◆ Goal ◆
Can you swap "metres" for "meters" in the listing lines that start with the line containing "What is the distance measured" and go on through the end of the listing, and give back only those lines with nothing else changed?

◆ Stored rows ◆
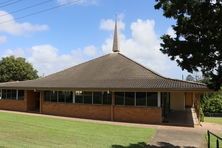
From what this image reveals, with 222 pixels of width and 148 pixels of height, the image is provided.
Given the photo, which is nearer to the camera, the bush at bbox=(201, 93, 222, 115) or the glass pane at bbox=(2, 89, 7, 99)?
the glass pane at bbox=(2, 89, 7, 99)

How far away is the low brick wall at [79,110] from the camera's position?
1198 inches

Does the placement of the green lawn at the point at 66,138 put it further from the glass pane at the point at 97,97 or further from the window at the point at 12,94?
the window at the point at 12,94

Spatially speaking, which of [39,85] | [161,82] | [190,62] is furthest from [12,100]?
[190,62]

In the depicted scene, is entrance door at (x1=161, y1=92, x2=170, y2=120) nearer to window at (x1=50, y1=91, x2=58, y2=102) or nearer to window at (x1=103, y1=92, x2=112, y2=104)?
window at (x1=103, y1=92, x2=112, y2=104)

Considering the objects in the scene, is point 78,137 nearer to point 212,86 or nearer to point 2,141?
point 2,141

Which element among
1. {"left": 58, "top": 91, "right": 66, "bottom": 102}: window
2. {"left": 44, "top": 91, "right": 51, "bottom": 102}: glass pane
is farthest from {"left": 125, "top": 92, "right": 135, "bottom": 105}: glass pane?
{"left": 44, "top": 91, "right": 51, "bottom": 102}: glass pane

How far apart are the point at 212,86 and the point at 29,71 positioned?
56.6 meters

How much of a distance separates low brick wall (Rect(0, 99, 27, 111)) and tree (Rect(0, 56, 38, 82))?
95.6 ft

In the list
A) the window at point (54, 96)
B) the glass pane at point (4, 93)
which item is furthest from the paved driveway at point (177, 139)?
the glass pane at point (4, 93)

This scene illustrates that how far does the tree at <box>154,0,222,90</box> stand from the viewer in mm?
15234

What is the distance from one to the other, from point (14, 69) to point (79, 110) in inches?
1541

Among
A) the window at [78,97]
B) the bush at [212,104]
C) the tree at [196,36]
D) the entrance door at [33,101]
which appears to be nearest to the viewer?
the tree at [196,36]

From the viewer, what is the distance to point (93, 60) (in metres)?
38.2

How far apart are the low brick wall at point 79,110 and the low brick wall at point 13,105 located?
3.42m
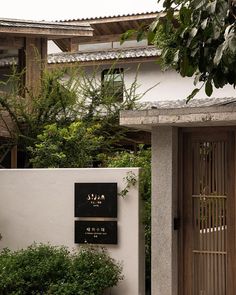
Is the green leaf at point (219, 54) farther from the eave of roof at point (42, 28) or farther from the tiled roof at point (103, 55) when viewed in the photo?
the tiled roof at point (103, 55)

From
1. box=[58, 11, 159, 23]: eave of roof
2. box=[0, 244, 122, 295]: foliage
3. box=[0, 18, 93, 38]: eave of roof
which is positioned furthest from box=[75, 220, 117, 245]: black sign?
box=[58, 11, 159, 23]: eave of roof

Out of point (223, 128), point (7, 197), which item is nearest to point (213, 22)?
point (223, 128)

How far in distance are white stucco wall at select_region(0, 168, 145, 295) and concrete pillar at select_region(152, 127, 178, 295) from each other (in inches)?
30.6

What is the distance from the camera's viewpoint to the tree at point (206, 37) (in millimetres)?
5883

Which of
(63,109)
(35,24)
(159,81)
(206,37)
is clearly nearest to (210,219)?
(206,37)

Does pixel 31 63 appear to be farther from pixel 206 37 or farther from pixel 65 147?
pixel 206 37

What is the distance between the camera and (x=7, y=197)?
11.7 m

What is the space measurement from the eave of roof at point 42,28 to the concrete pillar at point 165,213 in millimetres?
8425

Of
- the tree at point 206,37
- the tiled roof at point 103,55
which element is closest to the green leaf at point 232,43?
the tree at point 206,37

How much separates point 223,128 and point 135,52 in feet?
44.5

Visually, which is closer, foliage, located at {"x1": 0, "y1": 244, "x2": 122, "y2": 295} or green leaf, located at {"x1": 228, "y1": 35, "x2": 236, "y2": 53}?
green leaf, located at {"x1": 228, "y1": 35, "x2": 236, "y2": 53}

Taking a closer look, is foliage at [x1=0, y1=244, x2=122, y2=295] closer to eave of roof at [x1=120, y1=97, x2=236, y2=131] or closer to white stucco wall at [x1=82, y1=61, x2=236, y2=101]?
eave of roof at [x1=120, y1=97, x2=236, y2=131]

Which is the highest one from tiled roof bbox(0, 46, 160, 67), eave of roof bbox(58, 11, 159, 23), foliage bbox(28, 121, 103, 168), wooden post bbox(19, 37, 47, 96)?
eave of roof bbox(58, 11, 159, 23)

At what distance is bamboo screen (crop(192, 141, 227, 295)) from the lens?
9.58 metres
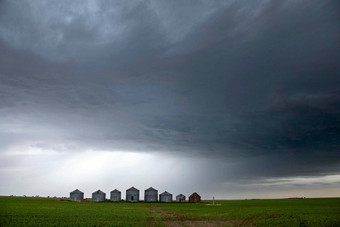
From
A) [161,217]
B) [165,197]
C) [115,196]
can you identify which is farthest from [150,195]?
[161,217]

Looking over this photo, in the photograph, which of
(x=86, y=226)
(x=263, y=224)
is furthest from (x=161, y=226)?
(x=263, y=224)

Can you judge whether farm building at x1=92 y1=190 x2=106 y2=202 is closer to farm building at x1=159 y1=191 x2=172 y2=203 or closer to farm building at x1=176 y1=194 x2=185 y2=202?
farm building at x1=159 y1=191 x2=172 y2=203

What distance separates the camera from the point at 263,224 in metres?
39.0

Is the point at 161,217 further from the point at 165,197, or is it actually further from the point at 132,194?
the point at 165,197

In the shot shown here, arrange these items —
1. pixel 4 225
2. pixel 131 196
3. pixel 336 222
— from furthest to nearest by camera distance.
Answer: pixel 131 196 → pixel 336 222 → pixel 4 225

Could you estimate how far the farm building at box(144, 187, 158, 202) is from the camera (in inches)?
4528

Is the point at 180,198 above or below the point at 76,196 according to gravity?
below

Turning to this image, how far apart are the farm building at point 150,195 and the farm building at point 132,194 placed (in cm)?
393

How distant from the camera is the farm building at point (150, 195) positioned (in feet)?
377

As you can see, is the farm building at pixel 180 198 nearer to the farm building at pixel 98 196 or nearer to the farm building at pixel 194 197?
the farm building at pixel 194 197

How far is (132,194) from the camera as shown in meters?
113

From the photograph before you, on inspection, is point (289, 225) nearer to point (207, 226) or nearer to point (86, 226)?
point (207, 226)

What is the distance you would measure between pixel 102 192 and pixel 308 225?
91269 millimetres

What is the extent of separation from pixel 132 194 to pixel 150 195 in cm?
772
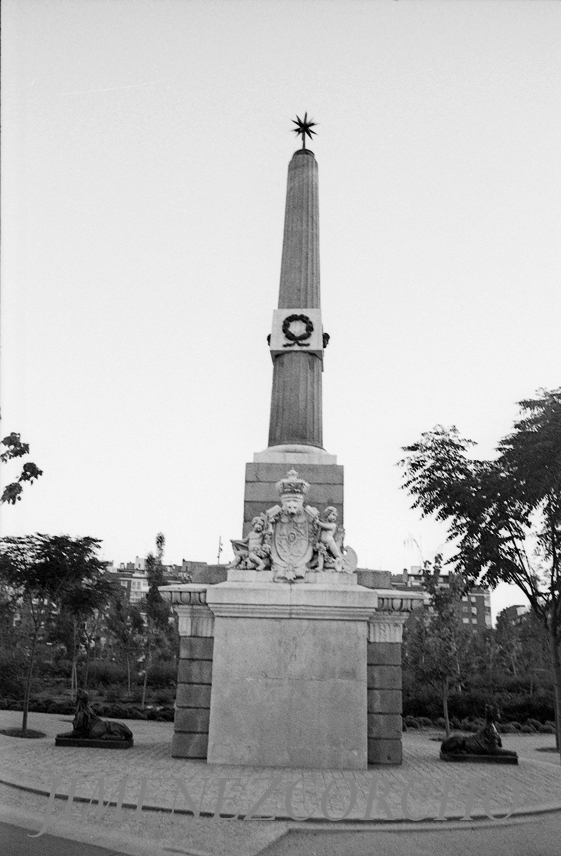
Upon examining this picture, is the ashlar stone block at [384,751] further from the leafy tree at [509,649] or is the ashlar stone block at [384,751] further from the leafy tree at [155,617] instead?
the leafy tree at [509,649]

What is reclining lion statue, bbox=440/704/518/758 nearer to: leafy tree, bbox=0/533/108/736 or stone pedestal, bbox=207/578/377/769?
stone pedestal, bbox=207/578/377/769

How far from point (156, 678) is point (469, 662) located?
22379 millimetres

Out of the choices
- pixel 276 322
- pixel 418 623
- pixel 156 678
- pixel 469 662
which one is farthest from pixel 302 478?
pixel 156 678

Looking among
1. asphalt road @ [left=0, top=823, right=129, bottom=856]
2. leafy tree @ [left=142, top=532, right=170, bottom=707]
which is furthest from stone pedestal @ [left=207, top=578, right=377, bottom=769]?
leafy tree @ [left=142, top=532, right=170, bottom=707]

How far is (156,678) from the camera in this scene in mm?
41688

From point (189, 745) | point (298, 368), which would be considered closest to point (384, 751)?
point (189, 745)

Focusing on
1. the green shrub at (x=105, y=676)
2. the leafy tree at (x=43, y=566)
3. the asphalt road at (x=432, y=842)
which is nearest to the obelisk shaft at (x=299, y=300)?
the leafy tree at (x=43, y=566)

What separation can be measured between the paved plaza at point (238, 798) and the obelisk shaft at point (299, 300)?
705 centimetres

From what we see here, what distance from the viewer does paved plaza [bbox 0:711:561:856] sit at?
759 centimetres

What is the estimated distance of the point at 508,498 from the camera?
16547 mm

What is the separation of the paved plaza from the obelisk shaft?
7053mm

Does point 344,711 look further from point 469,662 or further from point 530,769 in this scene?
point 469,662

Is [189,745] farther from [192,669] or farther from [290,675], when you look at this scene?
[290,675]

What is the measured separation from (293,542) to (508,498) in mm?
6210
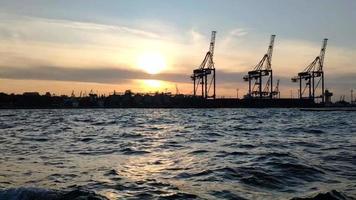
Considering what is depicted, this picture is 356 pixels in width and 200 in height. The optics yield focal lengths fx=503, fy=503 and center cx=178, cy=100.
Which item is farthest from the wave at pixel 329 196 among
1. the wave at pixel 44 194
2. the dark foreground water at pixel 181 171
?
the wave at pixel 44 194

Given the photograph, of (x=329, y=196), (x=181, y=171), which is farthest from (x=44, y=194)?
(x=329, y=196)

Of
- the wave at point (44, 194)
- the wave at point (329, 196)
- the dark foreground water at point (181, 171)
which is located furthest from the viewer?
the dark foreground water at point (181, 171)

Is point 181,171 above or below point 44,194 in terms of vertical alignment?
below

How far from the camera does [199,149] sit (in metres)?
23.5

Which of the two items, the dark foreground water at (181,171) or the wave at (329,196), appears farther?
the dark foreground water at (181,171)

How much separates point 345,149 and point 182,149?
7.43 meters

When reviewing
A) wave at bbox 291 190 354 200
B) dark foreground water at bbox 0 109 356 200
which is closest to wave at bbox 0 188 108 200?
dark foreground water at bbox 0 109 356 200

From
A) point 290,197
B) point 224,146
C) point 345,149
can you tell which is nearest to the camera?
point 290,197

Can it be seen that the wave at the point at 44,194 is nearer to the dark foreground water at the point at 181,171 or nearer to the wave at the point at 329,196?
the dark foreground water at the point at 181,171

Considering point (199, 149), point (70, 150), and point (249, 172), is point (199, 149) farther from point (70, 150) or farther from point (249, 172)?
point (249, 172)

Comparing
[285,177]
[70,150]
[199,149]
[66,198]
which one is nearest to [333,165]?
[285,177]

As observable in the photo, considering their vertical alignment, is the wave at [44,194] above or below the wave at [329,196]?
above

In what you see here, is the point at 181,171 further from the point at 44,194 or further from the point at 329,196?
the point at 44,194

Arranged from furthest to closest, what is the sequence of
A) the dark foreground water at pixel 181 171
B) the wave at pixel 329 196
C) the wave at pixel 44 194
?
the dark foreground water at pixel 181 171 → the wave at pixel 329 196 → the wave at pixel 44 194
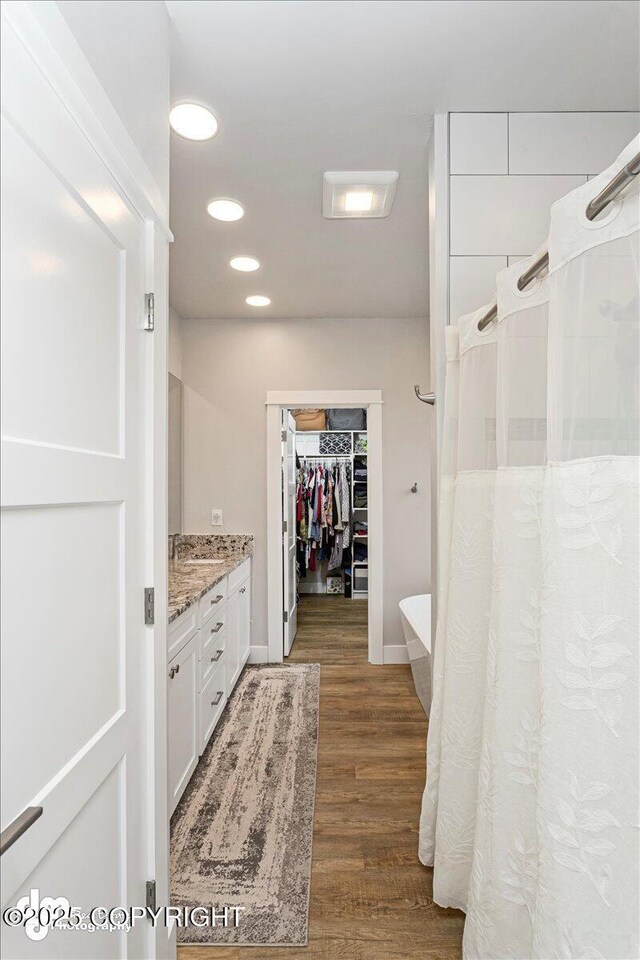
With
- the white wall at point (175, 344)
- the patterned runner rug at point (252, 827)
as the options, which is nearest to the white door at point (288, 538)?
the white wall at point (175, 344)

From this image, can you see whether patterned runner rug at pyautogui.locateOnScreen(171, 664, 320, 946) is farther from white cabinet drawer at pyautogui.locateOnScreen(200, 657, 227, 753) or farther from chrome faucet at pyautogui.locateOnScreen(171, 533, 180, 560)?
chrome faucet at pyautogui.locateOnScreen(171, 533, 180, 560)

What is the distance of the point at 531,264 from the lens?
1.28 metres

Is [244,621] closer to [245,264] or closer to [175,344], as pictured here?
[175,344]

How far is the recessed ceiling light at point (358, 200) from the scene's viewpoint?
2.37m

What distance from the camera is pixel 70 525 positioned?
3.35 feet

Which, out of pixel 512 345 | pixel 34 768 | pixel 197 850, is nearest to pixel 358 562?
pixel 197 850

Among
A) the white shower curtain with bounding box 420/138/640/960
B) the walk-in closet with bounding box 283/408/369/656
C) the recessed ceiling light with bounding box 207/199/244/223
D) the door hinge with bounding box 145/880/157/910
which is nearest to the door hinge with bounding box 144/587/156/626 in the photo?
the door hinge with bounding box 145/880/157/910

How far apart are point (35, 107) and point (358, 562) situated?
631 centimetres

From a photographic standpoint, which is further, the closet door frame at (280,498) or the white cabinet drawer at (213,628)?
the closet door frame at (280,498)

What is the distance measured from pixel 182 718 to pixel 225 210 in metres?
2.16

◆ Solution for this exercise ◆
What is the distance measured from pixel 182 718 to pixel 225 210 in meters?
2.16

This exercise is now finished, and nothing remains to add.